* **Data for this task**:
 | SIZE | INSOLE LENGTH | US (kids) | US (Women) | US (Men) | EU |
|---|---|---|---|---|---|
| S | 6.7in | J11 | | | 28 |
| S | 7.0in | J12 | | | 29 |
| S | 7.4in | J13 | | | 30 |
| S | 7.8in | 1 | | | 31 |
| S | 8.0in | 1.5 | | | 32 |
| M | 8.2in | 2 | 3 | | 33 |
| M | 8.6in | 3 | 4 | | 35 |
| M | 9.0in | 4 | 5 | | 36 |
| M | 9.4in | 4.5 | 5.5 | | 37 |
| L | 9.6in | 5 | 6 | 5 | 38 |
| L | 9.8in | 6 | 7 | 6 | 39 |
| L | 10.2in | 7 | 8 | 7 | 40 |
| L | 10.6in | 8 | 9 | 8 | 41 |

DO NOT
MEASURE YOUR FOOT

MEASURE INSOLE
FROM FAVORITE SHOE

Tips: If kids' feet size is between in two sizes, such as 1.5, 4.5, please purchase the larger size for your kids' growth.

* **Exercise brief**: Repeat each record exactly. Omit nothing.

* **Solution to this exercise**:
 | SIZE | INSOLE LENGTH | US (kids) | US (Women) | US (Men) | EU |
|---|---|---|---|---|---|
| S | 6.7in | J11 | | | 28 |
| S | 7.0in | J12 | | | 29 |
| S | 7.4in | J13 | | | 30 |
| S | 7.8in | 1 | | | 31 |
| S | 8.0in | 1.5 | | | 32 |
| M | 8.2in | 2 | 3 | | 33 |
| M | 8.6in | 3 | 4 | | 35 |
| M | 9.0in | 4 | 5 | | 36 |
| M | 9.4in | 4.5 | 5.5 | | 37 |
| L | 9.6in | 5 | 6 | 5 | 38 |
| L | 9.8in | 6 | 7 | 6 | 39 |
| L | 10.2in | 7 | 8 | 7 | 40 |
| L | 10.6in | 8 | 9 | 8 | 41 |

DO NOT
MEASURE YOUR FOOT

MEASURE INSOLE
FROM FAVORITE SHOE

Tips: If kids' feet size is between in two sizes, such as 1.5, 4.5, please purchase the larger size for your kids' growth.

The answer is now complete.